Katar’ın sorunu; İngiltere’nin onu kurduğu gün, yüzölçümü ve nüfus (11.570 kilometrekare ve BAE’nin toplam nüfusunun %10’u oranında olan 300.000 kişi) olarak çok küçük bir ülke haline getirmesidir. Nitekim Katar, komşu ülkelerle kıyaslandığında, Suudi Arabistan’ın yüzölçümü 185 kat, İran’ın yüzölçümü 142 kat ve Irak’ın yüzölçümü ise 37 kat daha büyüktür. Görünen o ki bu durum, Katar yöneticilerinde iki saplantının oluşmasına neden olmuştur:
1- İktidarı koruma saplantısı; zira onlar, kendilerinin sömürgeciliğin türetmesi olduklarını, halkın değerlerine sahip olmadıklarını ve sömürgeciliğin örtüsünün kalkmasıyla birlikte birkaç gün dışında iktidarda kalamayacaklarını biliyorlar. Bu nedenle onlar, Batı’nın kendilerinden duyduğu memnuniyeti sürdürmenin bir yolunu sağlayamıyorlar ve büyük bir özveriyle gönüllü olarak sömürgeciliğin projelerine hizmet ediyorlar ki belki de böylece iş sözleşmelerinin yenilenmesini kazanacaklar. Zira Dünya Kupası’na hazırlanmak için harcanan meblağların çoğunun özellikle Batılı ve İngiliz şirketlere gittiği açıktır.

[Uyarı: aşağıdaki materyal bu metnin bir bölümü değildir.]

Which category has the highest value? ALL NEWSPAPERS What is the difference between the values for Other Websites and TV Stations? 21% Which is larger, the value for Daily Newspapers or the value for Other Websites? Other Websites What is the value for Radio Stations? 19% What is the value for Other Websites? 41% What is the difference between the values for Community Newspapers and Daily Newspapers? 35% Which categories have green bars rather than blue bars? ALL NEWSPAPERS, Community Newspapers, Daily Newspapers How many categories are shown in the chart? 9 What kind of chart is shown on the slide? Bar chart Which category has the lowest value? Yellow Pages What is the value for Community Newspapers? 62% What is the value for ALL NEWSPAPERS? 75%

2- Çevre ülkelerden birinin kendilerini yutacağına dair korku saplantısı; zira Katar yöneticileri, devlet yüzölçümünün zayıflığının, insani potansiyellerinin ve coğrafi doğasının zayıflığının, ordusunu en güçlü şekilde donatsa bile güvenliğini kırılgan hale getirdiğini biliyorlar. Zira Irak’ın, yüzölçümü ve nüfus olarak Katar’dan 1.5 kat daha büyük olan Kuveyt’i birkaç saat içinde nasıl işgal ettiğini çok iyi hatırlıyorlar. Bu nedenle onlar, dünyada bir itibara ve güneşin altında da "saygın" bir koltuğa sahip olmak için çok büyük paralar harcayarak şöhretlerinin onlar için bir koruma olabileceğini ve kendilerini silip süpürmekten caydırabileceğini zannediyorlar.
Ancak onlar, ne kadar harcama yaparlarsa yapsınlar, ne kadar silahlanırlarsa silahlansınlar ve ne kadar savurganlık yaparlarsa yapsınlar, bunun onlara şunları sağlamayacağını bilmiyorlar:
- Sömürgeciden bir korumanın olmayacağı; işte bizler Batı’nın, din, ırk ve tarih olarak ortak olduğu Ukrayna’yı savunmak için tek bir asker dahi seferber etmediğini ve sadece bazı silahlar göndermekle yetindiğini görmekteyiz. Yani Batı’nın lisanı hali şunu söylüyor; sen ve halkın gidin savaşın, bizler burada oturacağız.
- Allah’ın izniyle yakında kurulacak olan Hilafet Devleti’nden de bir korumanın olmayacağı; zira Hilafet Devleti, bölgeyi silip süpürecek ve bu yozlaşmış tahtları göz açıp kapayıncaya kadar ortadan kaldıracaktır.
Son olarak diyorum ki; Müslümanlar, mübah bile olsa oyun ve eğlence için yaratılmamışlardır. Evet, biraz oyun ve eğlenceyle nefsi rahatlatmak caizdir ancak bu, asıl olmamalı, ciddi işler pahasına olmamalı ve haram olan şeylere bulaşılmamalıdır.